Le haut diplomate chinois Wang Yi, quant à lui, a appelé à une meilleure coordination et coopération.

L'ONU a coordonné un effort mondial pour s'assurer qu'un vaccin COVID-19 est disponible pour tous, mais ni les États-Unis ni la Chine ne se sont inscrits [Fichier: Dado Ruvic / Reuters]

«Les grands pays ont encore plus le devoir de donner la priorité à l’avenir de l’humanité, de rejeter la mentalité et les préjugés idéologiques de la guerre froide, et de se réunir dans un esprit de partenariat pour surmonter les difficultés», a-t-il déclaré.

Les États-Unis se retirent de l'Organisation mondiale de la santé basée à Genève après que Trump les ait accusés de devenir une marionnette pour la Chine pendant la pandémie de coronavirus. L’OMS a rejeté l’affirmation de Trump.

«Parfois, la géopolitique a falsifié la coopération et entravé notre agilité. La pandémie a mis à l’épreuve le système international comme jamais auparavant », a déclaré le ministre d’État britannique pour l’Asie du Sud et le Commonwealth, Lord Tariq Ahmad de Wimbledon. «Mais ce n’est pas le moment de rejeter les institutions internationales.»
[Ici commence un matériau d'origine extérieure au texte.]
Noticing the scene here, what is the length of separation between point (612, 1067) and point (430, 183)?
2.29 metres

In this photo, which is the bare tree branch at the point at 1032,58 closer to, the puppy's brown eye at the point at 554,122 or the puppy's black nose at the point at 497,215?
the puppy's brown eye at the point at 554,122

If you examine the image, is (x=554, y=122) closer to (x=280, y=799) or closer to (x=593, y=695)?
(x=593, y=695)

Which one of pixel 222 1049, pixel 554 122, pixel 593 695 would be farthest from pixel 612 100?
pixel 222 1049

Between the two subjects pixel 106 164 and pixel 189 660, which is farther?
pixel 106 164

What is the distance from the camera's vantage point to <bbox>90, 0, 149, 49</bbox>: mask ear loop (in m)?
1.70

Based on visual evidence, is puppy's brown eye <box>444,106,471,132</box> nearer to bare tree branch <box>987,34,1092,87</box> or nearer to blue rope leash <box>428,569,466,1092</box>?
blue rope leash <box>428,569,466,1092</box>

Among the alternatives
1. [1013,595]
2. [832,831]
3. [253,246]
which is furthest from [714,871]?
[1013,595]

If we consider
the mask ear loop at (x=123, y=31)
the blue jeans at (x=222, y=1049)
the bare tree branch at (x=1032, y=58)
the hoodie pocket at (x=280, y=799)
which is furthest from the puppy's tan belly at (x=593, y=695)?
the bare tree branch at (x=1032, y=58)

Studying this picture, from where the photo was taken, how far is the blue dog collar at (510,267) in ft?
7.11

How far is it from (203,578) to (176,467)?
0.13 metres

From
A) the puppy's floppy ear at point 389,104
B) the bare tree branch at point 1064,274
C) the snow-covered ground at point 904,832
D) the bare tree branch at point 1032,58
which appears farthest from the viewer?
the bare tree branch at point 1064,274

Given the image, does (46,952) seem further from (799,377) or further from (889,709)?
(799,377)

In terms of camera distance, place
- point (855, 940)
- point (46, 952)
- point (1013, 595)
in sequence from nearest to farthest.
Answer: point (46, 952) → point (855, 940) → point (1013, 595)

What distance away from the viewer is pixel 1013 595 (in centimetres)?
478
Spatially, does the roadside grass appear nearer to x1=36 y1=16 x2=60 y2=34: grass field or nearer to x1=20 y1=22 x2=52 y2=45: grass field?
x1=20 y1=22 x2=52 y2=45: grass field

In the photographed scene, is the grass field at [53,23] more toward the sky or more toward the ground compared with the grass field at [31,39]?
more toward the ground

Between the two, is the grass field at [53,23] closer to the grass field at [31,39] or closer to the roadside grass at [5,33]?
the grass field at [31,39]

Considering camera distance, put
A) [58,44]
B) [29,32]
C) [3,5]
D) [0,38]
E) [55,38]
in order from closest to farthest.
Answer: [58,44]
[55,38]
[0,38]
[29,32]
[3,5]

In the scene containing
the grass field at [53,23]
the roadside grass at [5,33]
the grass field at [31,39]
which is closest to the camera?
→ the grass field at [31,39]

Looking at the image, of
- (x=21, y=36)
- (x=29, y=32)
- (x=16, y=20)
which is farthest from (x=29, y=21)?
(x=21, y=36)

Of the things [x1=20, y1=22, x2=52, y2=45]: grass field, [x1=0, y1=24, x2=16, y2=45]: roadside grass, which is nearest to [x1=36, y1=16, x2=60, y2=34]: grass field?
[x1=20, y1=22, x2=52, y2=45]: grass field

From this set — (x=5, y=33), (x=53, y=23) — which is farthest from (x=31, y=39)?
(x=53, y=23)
Le ministre français des Affaires étrangères, Jean-Yves Le Drian, a également semblé s'en prendre aux États-Unis lorsqu'il a déclaré que la pandémie ne devait pas être utilisée pour saper «tout le travail qui a été fait ces dernières décennies par les mouvements féministes pour l'égalité des sexes».

«Nous devons être sur nos gardes, nous devons être vigilants, en particulier lorsqu'il s'agit de protéger les droits sexuels et reproductifs», a-t-il déclaré au Conseil de sécurité.

L'administration de Trump a mené une campagne à l'ONU contre la promotion des droits et des services de santé sexuelle et reproductive pour les femmes, car elle considère cela comme un code pour l'avortement. Plus tôt ce mois-ci, les États-Unis ont voté contre une résolution de l'Assemblée générale des Nations Unies sur la pandémie de coronavirus en partie parce qu'elle incluait un tel langage.

Les dirigeants mondiaux ont été invités à envoyer des discours à l'avance pour l'Assemblée générale virtuelle afin que le président chinois Xi Jinping n'ait pas été en mesure de répondre aux accusations vidéo de Trump lorsqu'il a prononcé son discours.

Le porte-parole de l'Assemblée générale, Brenden Varma, a déclaré que la Chine avait demandé à prendre la parole mardi prochain, le jour prévu pour que toute nation réponde aux déclarations.